WHAT THE EXERCISE ASKS:
Look below for the line holding "Spacecase OVITEK DENARNICA" and the line holding "Studio de 27m2 à Fréjus - photo 4". Transcribe exactly those lines and all lines between them, nothing more.

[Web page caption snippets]

:::::

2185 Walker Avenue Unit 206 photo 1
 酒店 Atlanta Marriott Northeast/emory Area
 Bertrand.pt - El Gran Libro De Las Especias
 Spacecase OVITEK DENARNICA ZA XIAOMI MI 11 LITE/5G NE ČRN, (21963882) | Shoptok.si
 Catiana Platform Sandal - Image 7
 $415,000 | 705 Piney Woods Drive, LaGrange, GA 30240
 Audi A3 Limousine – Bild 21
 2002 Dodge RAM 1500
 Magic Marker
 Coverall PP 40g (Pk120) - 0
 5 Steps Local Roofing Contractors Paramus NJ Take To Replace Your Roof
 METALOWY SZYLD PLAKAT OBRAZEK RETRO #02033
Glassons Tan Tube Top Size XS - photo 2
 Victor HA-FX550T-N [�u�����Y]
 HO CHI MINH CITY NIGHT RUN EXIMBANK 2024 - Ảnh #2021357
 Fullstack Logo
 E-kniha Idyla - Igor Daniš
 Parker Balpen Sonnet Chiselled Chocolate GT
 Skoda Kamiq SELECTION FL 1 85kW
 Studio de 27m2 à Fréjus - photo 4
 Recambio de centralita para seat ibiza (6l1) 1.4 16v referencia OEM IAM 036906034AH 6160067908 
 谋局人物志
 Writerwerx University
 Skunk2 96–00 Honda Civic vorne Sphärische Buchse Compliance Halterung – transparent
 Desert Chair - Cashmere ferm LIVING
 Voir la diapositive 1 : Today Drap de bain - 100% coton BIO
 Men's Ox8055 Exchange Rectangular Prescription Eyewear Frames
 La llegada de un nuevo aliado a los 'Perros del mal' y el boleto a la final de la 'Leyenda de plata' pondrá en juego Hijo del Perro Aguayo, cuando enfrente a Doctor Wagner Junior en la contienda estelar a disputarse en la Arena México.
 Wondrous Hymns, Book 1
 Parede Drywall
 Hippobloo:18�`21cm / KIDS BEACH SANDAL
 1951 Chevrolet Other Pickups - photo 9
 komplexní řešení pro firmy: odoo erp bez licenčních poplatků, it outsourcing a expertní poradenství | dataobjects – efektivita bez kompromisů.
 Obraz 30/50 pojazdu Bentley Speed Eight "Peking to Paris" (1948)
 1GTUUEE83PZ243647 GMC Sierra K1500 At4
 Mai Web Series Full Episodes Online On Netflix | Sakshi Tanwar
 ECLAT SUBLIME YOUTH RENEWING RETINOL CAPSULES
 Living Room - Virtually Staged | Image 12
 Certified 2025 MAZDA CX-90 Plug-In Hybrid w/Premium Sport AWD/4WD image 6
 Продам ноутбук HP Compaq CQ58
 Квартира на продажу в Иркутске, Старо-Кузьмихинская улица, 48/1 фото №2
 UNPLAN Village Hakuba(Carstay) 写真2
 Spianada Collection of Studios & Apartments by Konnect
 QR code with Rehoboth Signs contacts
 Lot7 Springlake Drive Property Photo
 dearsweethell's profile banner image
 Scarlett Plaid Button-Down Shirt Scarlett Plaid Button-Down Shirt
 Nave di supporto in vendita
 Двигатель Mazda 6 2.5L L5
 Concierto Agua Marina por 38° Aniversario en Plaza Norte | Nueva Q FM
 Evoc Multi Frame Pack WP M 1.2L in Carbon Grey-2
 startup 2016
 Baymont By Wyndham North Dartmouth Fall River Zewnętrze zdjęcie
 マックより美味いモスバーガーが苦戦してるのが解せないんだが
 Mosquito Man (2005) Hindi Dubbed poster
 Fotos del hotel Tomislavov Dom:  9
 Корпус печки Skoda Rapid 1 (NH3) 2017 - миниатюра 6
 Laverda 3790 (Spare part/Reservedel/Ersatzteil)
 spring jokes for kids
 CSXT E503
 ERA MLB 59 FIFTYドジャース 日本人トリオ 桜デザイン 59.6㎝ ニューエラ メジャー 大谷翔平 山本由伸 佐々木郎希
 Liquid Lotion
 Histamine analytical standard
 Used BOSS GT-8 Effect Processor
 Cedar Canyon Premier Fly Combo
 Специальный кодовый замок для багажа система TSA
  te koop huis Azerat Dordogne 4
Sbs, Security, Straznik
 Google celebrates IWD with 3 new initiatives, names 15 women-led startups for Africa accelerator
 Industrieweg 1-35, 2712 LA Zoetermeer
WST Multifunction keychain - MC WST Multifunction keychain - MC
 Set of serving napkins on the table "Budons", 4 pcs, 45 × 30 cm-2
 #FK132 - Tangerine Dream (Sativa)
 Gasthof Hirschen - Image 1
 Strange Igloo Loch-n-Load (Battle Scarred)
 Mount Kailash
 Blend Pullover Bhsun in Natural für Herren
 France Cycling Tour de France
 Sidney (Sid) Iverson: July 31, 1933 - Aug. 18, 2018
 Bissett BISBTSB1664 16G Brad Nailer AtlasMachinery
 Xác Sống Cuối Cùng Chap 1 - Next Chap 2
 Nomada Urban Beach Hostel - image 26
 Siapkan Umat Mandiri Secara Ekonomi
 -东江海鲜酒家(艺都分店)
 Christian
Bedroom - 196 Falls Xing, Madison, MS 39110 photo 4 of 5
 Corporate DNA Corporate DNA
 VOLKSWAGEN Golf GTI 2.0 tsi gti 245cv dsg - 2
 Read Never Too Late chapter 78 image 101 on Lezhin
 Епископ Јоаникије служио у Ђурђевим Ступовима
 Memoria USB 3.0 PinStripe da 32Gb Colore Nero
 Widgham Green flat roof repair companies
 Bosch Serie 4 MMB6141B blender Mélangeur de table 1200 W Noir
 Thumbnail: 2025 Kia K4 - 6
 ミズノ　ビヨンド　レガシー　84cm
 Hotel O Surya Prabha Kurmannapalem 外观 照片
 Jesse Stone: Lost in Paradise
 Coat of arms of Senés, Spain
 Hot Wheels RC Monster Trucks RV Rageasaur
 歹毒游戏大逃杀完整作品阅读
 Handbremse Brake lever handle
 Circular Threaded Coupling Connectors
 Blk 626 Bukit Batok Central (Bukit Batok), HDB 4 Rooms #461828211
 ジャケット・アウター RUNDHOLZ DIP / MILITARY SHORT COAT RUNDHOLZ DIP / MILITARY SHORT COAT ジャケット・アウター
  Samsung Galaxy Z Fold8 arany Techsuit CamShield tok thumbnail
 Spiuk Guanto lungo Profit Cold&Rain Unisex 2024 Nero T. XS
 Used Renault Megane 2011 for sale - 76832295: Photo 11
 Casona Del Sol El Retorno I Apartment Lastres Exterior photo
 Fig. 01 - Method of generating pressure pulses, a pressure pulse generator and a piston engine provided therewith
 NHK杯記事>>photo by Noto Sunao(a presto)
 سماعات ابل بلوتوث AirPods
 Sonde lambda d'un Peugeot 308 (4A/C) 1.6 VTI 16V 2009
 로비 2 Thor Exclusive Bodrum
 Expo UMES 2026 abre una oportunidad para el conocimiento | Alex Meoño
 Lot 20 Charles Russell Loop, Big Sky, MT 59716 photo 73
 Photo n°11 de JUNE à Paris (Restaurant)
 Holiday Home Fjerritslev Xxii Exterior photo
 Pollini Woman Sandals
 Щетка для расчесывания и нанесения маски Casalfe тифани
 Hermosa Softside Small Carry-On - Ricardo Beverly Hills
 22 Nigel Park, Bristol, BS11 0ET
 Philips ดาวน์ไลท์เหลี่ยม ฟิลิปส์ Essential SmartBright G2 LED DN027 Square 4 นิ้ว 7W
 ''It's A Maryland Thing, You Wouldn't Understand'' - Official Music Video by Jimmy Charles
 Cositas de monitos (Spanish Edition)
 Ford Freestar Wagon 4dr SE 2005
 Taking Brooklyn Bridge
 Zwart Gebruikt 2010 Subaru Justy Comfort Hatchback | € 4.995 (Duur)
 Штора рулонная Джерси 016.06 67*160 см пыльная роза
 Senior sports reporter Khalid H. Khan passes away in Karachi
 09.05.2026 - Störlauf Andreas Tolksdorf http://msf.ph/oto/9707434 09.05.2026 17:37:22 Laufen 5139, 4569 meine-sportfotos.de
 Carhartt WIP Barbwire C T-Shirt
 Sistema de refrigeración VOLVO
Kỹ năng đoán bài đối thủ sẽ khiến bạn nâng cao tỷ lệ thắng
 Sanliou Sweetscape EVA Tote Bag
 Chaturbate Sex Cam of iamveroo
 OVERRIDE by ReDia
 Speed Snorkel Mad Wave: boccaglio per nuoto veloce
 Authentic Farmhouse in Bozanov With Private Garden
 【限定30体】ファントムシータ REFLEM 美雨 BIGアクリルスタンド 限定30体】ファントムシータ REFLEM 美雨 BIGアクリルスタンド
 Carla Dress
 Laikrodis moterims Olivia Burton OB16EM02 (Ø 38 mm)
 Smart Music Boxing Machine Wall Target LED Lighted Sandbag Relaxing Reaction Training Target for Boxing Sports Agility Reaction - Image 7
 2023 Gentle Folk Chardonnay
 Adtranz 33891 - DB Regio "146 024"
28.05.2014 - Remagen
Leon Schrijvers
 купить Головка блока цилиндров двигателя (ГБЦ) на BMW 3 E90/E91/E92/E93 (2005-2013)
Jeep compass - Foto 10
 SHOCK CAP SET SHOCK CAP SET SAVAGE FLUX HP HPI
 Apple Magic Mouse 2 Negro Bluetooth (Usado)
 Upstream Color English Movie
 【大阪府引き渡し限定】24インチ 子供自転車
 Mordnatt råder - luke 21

:::::

ANSWER BELOW:
 Spacecase OVITEK DENARNICA ZA XIAOMI MI 11 LITE/5G NE ČRN, (21963882) | Shoptok.si
 Catiana Platform Sandal - Image 7
 $415,000 | 705 Piney Woods Drive, LaGrange, GA 30240
 Audi A3 Limousine – Bild 21
 2002 Dodge RAM 1500
 Magic Marker
 Coverall PP 40g (Pk120) - 0
 5 Steps Local Roofing Contractors Paramus NJ Take To Replace Your Roof
 METALOWY SZYLD PLAKAT OBRAZEK RETRO #02033
Glassons Tan Tube Top Size XS - photo 2
 Victor HA-FX550T-N [�u�����Y]
 HO CHI MINH CITY NIGHT RUN EXIMBANK 2024 - Ảnh #2021357
 Fullstack Logo
 E-kniha Idyla - Igor Daniš
 Parker Balpen Sonnet Chiselled Chocolate GT
 Skoda Kamiq SELECTION FL 1 85kW
 Studio de 27m2 à Fréjus - photo 4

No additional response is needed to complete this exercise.